The RoboRefIt comprises 10,872 RGB-D images and 50,758 language expressions. There are 150 instances of objects involving 66 categories. These objects present at the images as the targets. The object set of the RefIndoor includes 66 object categories and 150 instances. In order to make the statistics clearer, Table 1 shows the number of instances per category. The instance here refers to the target object used in the process of actually placing objects and collecting pictures. Each category may contains multiple objects. You can understand these objects more clearly by the Object list.

Visualization Results of Visual Grounding

We benchmark the RefIndoor dataset in referring expression comprehension (REC) and referring expression segmentation (RES) tasks. There are some visualization results in the Figure 9. There are four rows of results in Figure 9: referring expressions, images with bounding boxes(the red is the ground truth, and the blue is the prediction), ground truth of masks, prediction of masks.

Figure 9

Data Format

Download the RoboRefIt! Unzip the file in RoboRefIt/data/final_dataset/. There are train set, testA set and testB set.

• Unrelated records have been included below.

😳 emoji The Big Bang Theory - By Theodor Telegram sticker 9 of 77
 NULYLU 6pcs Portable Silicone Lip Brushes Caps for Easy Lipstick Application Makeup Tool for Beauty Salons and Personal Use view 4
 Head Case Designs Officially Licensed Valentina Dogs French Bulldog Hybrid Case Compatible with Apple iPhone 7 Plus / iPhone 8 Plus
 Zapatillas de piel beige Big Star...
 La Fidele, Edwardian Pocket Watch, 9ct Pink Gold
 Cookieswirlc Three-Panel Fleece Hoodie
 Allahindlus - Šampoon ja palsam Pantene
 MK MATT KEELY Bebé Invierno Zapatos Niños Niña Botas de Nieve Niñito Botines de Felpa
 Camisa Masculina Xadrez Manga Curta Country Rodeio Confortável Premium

Each json file describe the full information to load instances of these sets. The json files contains:

  1. "num", the number of the instance.
  2. "text", the referring expression of the instance to describe the instance.
  3. "bbox", the vertex coordinates of the upper left corner and the vertex coordinates of the lower right corner of the bounding box of the instance.
  4. "rgb_path", the path of related RGB image for the text. For example, "final_dataset\\train\\image\\0000000.png".
  5. "depth_path", the path of related depth image for the text. For example, "final_dataset\\train\\depth\\0000000.png".
  6. "mask_path", the path of related mask image for the text. For example, "final_dataset\\train\\mask\\0000000.png".
  7. "scene", the scene type of the image.
  8. "class", the object type of the instance.

Moreover, there is a "depth_colormap" file, which store corresponding color map of the depth image.